Which lines in the entries below contain the string "further"? Pick out each of them and copy it, counting only matches with the same case.

+++ MATERIAL SUPPLIED +++

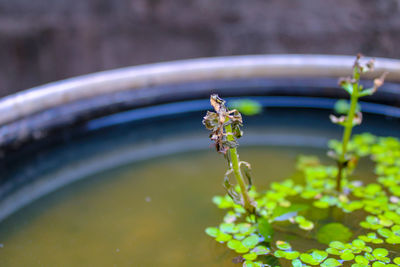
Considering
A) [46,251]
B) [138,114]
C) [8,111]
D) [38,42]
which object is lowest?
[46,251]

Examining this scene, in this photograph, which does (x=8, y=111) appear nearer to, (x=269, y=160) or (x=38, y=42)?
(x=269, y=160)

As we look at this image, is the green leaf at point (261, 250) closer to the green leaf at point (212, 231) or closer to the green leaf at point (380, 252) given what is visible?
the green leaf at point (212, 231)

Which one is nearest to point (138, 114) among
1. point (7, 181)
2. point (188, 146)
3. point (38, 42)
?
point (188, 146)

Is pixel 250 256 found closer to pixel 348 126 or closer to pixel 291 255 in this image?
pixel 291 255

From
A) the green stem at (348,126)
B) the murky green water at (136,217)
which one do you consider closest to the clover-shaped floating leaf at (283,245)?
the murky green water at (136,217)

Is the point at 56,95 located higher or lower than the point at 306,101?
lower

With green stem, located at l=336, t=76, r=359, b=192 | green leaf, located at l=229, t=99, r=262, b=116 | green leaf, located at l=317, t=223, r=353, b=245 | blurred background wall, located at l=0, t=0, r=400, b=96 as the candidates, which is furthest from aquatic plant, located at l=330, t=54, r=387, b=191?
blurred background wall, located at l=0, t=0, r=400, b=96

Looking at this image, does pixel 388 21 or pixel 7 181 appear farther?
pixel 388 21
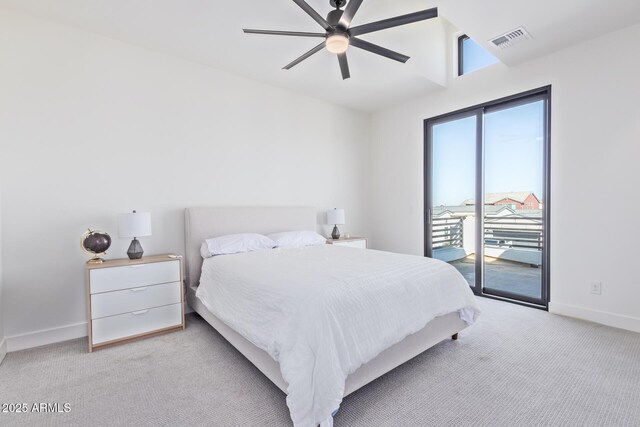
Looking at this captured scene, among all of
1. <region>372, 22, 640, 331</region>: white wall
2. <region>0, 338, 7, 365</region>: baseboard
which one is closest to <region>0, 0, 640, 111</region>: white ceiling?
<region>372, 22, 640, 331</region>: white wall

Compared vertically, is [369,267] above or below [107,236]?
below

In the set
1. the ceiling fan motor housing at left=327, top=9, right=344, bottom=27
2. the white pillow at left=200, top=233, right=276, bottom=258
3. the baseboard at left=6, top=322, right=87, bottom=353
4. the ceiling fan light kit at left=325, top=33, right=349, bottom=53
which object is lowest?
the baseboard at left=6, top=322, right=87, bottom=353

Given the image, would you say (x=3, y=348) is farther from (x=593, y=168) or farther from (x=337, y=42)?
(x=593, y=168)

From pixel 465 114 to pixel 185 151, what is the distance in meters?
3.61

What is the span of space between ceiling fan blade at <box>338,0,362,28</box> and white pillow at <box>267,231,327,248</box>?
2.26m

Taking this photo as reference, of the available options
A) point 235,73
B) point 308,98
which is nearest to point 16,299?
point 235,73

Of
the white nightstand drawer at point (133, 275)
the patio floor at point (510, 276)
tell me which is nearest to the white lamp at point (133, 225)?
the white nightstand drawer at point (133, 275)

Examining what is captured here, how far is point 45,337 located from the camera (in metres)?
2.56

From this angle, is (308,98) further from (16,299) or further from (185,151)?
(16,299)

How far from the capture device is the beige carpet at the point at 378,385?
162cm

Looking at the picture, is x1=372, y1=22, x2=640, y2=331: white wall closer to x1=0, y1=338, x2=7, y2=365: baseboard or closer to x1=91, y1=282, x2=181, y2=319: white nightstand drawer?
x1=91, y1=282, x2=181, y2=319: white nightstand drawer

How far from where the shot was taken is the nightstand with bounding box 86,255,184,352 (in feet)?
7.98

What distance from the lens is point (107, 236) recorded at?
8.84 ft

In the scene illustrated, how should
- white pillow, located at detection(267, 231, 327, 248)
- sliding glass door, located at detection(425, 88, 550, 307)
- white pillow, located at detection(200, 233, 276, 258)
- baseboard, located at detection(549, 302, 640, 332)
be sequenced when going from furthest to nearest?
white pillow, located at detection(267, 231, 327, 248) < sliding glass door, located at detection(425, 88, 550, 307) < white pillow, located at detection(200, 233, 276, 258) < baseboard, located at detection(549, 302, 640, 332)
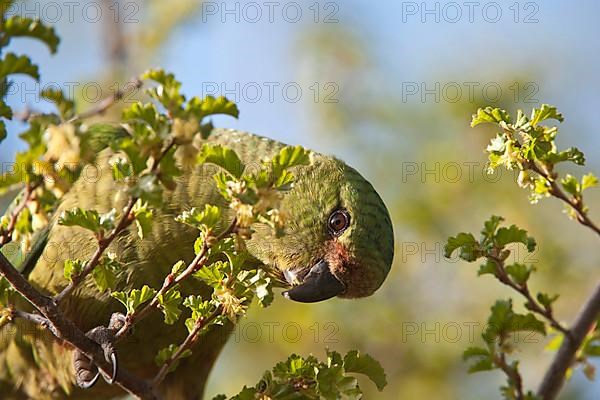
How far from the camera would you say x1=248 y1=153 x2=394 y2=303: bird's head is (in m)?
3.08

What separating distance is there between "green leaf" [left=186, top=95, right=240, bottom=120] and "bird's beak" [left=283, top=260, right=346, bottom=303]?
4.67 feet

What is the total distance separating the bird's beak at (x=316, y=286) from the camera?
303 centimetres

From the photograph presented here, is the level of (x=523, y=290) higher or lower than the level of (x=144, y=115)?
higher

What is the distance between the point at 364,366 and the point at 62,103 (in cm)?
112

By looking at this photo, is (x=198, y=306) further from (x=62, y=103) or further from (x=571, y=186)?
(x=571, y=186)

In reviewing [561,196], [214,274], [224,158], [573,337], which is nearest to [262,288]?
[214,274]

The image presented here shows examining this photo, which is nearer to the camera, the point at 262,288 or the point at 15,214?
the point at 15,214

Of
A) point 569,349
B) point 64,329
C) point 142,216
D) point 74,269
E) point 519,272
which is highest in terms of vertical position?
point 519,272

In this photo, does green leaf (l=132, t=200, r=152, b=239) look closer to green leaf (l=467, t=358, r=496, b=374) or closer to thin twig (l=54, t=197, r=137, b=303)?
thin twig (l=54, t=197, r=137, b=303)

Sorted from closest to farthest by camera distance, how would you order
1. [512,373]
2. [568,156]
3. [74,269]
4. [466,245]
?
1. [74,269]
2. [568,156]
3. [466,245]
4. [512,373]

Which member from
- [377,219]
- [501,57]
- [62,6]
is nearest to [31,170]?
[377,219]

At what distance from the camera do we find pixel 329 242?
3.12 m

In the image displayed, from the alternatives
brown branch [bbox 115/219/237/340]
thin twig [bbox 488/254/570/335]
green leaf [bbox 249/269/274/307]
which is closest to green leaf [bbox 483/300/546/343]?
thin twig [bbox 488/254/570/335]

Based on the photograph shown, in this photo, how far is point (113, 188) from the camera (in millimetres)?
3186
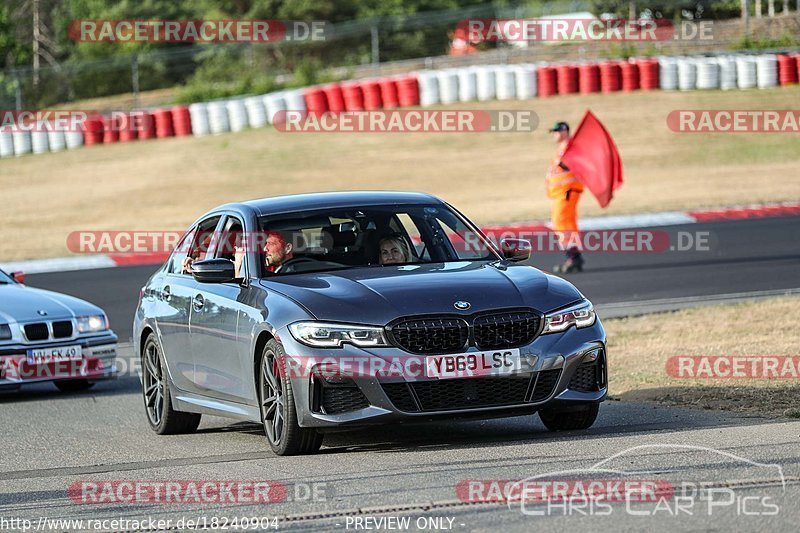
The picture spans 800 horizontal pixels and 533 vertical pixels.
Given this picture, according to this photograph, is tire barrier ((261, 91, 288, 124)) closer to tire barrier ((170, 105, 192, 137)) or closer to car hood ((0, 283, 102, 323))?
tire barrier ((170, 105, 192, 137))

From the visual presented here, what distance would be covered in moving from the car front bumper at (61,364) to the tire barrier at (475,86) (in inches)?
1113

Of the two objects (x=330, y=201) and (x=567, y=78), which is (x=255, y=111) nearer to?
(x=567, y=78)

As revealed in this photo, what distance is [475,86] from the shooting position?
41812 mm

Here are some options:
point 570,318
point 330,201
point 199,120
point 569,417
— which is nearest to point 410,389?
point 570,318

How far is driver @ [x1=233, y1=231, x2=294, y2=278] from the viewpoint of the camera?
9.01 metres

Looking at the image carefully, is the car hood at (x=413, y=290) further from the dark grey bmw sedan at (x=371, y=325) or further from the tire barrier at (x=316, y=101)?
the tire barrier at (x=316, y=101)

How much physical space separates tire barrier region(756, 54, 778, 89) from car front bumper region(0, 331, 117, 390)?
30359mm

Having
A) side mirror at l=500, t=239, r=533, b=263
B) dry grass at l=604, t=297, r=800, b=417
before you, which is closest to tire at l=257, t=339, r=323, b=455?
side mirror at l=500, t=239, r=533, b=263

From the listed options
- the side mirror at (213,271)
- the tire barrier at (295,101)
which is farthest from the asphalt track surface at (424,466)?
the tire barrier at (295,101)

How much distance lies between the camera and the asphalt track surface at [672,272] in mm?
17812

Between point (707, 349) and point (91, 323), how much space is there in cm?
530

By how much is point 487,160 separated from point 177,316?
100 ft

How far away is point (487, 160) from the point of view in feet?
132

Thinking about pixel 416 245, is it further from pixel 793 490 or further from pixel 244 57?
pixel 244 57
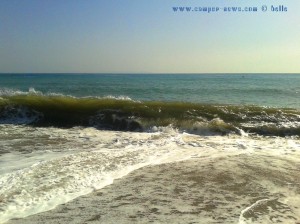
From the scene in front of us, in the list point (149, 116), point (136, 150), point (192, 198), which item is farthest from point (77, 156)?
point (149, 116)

+++
+++ MATERIAL SUPPLIED +++

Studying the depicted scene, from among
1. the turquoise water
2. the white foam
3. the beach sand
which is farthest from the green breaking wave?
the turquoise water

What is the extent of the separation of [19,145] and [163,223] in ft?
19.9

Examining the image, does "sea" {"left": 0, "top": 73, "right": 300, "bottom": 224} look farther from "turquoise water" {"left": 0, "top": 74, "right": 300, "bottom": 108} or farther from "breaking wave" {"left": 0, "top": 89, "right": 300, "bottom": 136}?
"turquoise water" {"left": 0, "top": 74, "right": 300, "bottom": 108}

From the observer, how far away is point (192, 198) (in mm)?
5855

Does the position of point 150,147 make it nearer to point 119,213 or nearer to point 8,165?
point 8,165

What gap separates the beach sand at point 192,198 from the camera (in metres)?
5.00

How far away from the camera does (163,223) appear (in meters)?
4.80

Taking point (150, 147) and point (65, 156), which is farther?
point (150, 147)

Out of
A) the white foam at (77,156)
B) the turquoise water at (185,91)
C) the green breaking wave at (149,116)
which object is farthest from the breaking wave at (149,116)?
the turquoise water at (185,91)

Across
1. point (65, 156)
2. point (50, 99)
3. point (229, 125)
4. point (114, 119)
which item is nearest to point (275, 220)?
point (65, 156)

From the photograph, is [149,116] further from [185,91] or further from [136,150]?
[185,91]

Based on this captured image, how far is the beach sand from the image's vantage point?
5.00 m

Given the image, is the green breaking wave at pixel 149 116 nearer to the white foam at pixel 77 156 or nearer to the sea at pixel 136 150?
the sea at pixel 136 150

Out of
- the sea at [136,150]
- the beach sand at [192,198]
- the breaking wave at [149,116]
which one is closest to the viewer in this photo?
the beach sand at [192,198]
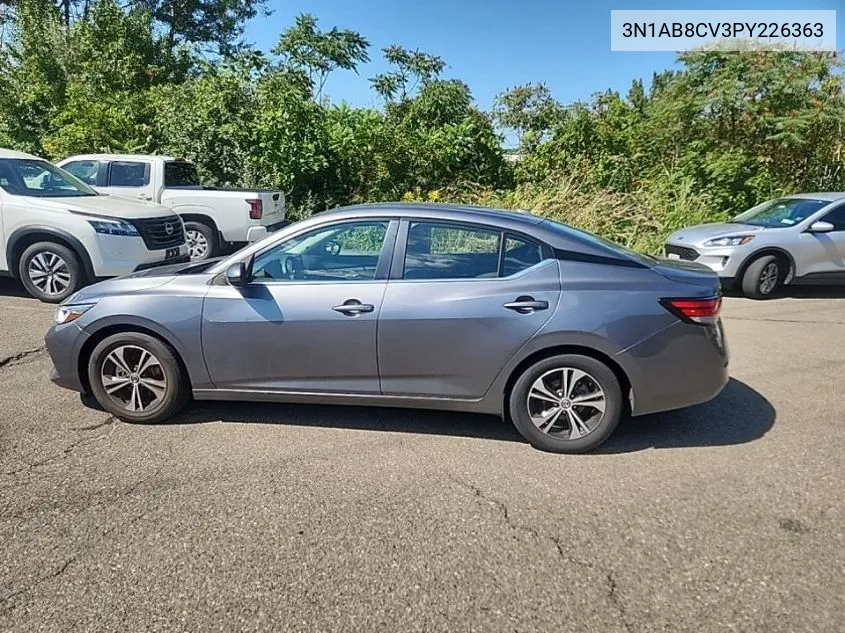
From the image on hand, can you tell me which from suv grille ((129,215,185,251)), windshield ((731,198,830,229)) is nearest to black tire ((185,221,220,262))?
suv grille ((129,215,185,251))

+++

■ ANSWER TO THE PROBLEM ■
From this angle, is (308,98) further from (16,299) or further from (185,151)?
By looking at this photo, is (x=198, y=306) further from (x=62, y=103) or further from (x=571, y=186)?
Looking at the image carefully, is the car hood at (x=413, y=290) further from the dark grey bmw sedan at (x=371, y=325) or further from the tire barrier at (x=316, y=101)?
Thinking about pixel 416 245, is it further from pixel 793 490 or further from pixel 244 57?
From the photograph, is [149,116] further from [185,91] or further from [136,150]?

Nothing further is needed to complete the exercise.